_本文_.
配信形式にもよりますが、インターネット上やSNS、アプリケーションで配信すれば、多様なデバイスで視聴できるため、より気軽に視聴してもらえる点もメリットです。
配信者側の場合、ライブ配信では多くの視聴者に見てもらえる曜日や時間を設定しなければなりませんが、オンデマンド配信では設定する必要がありません。
納得の仕上がりを目指せる
オンデマンド配信は視聴者だけでなく、配信者側にもメリットがあります。それは、撮影時に何度も撮り直しができ、撮影した後に編集すれば、クオリティが高い動画を制作できることです。
ライブ配信は撮影している動画がリアルタイムで視聴者に届くため、プレッシャーを感じて失敗しやすいです。また、誤った情報を伝えたり、アクシデントが起こったりした場合に、内容が残ってしまうリスクもあります。
一方で、オンデマンド配信は納得ができるまで撮り直しが可能です。編集でカットしたり、字幕や効果音、アニメーションを入れたりすることで、ライブ配信よりもクオリティが高い動画を制作できます。
会社の永続的な資産になる
制作した動画は削除しない限り永久的に保存ができるため、会社の資産としてビジネスで活用できます。近年では、新卒採用の会社説明や営業ツールとして動画を制作しているケースもあります。
たとえば、営業マンが顧客訪問時に動画で製品を紹介したり、プレゼンテーションの冒頭で会社紹介動画を見せたりする方法です。
また、動画はコンテンツマーケティングと相性がよいため、一度制作してWebサイトやSNSに公開すれば、自動的に見込み客の醸成ができ、宣伝効果も期待できます。

_指示_. 上にあるオンデマンド配信の利点についての本文を、最初から最後まで一字一句変えずに書き写してください。

_与えられた項目_.
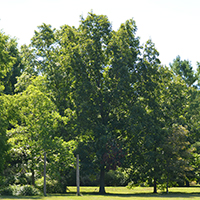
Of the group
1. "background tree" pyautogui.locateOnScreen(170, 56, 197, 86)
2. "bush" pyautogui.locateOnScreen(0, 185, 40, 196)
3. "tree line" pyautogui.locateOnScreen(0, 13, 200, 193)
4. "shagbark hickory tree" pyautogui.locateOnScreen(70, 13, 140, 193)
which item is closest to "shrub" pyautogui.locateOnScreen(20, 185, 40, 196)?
"bush" pyautogui.locateOnScreen(0, 185, 40, 196)

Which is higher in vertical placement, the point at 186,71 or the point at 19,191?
the point at 186,71

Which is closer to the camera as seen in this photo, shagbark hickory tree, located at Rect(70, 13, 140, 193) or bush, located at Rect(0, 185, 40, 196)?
bush, located at Rect(0, 185, 40, 196)

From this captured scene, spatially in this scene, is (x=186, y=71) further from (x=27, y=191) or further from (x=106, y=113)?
(x=27, y=191)

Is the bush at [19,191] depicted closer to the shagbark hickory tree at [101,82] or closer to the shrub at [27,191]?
the shrub at [27,191]

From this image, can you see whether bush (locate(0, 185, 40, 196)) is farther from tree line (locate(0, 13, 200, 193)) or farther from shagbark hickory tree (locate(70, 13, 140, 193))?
shagbark hickory tree (locate(70, 13, 140, 193))

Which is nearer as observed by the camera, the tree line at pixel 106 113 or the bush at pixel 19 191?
the bush at pixel 19 191

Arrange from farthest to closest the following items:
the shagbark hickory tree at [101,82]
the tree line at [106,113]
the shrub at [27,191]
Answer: the shagbark hickory tree at [101,82], the tree line at [106,113], the shrub at [27,191]

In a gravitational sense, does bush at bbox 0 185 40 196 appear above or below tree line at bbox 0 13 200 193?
below

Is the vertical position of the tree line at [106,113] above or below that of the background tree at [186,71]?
below

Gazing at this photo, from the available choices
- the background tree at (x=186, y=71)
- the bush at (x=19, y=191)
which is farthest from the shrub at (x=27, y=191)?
the background tree at (x=186, y=71)

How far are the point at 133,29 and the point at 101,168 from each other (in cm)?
1304

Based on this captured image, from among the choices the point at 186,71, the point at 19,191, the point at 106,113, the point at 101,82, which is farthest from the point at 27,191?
the point at 186,71

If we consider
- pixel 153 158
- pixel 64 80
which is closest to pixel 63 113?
pixel 64 80

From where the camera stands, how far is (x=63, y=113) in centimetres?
3547
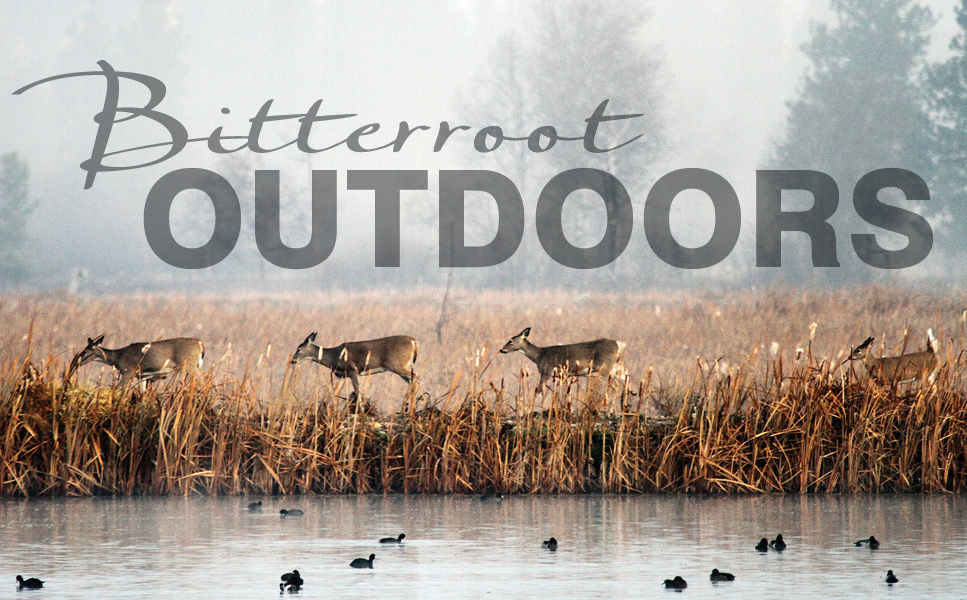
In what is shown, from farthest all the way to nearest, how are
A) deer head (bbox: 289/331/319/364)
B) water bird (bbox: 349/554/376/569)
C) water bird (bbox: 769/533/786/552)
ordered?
1. deer head (bbox: 289/331/319/364)
2. water bird (bbox: 769/533/786/552)
3. water bird (bbox: 349/554/376/569)

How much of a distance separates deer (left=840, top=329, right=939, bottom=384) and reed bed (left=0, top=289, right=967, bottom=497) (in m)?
0.31

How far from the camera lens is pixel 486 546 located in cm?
878

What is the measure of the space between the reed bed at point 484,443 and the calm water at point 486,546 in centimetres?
39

_作業結果_.
配信形式にもよりますが、インターネット上やSNS、アプリケーションで配信すれば、多様なデバイスで視聴できるため、より気軽に視聴してもらえる点もメリットです。
配信者側の場合、ライブ配信では多くの視聴者に見てもらえる曜日や時間を設定しなければなりませんが、オンデマンド配信では設定する必要がありません。
納得の仕上がりを目指せる
オンデマンド配信は視聴者だけでなく、配信者側にもメリットがあります。それは、撮影時に何度も撮り直しができ、撮影した後に編集すれば、クオリティが高い動画を制作できることです。
ライブ配信は撮影している動画がリアルタイムで視聴者に届くため、プレッシャーを感じて失敗しやすいです。また、誤った情報を伝えたり、アクシデントが起こったりした場合に、内容が残ってしまうリスクもあります。
一方で、オンデマンド配信は納得ができるまで撮り直しが可能です。編集でカットしたり、字幕や効果音、アニメーションを入れたりすることで、ライブ配信よりもクオリティが高い動画を制作できます。
会社の永続的な資産になる
制作した動画は削除しない限り永久的に保存ができるため、会社の資産としてビジネスで活用できます。近年では、新卒採用の会社説明や営業ツールとして動画を制作しているケースもあります。
たとえば、営業マンが顧客訪問時に動画で製品を紹介したり、プレゼンテーションの冒頭で会社紹介動画を見せたりする方法です。
また、動画はコンテンツマーケティングと相性がよいため、一度制作してWebサイトやSNSに公開すれば、自動的に見込み客の醸成ができ、宣伝効果も期待できます。